> Task goal
Count the lines below that include the word "black", then give that number and no other words.

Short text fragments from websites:
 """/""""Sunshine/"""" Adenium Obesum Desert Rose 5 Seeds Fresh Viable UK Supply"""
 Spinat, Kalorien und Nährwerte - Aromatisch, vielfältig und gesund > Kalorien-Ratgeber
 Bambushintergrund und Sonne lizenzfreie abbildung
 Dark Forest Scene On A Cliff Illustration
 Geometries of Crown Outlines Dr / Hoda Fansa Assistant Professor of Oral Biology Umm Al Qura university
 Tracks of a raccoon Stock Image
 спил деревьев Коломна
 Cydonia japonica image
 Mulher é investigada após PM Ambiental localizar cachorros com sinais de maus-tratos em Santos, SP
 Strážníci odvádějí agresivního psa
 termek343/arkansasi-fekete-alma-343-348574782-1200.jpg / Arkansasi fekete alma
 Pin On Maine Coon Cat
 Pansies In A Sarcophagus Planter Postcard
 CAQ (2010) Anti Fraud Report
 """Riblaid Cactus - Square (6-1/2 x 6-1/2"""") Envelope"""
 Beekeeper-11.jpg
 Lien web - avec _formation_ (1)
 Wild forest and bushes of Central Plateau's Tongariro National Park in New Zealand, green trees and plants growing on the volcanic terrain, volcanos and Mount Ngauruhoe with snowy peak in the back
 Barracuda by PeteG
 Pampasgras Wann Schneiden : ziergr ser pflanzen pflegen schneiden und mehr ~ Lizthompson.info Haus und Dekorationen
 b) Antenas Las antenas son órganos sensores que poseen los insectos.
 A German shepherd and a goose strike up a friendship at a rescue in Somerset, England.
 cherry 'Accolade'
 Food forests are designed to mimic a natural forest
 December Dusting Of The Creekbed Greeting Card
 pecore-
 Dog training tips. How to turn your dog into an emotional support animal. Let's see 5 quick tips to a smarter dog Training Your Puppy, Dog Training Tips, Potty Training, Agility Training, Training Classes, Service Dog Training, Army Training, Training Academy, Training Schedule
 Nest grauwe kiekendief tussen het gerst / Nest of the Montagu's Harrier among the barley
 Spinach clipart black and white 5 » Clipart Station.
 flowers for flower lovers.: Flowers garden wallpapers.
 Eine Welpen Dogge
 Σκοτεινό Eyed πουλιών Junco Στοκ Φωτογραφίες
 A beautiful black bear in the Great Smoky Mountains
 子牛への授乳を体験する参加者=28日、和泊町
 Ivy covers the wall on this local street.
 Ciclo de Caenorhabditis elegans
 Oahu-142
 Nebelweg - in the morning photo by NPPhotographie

> Result of this task
2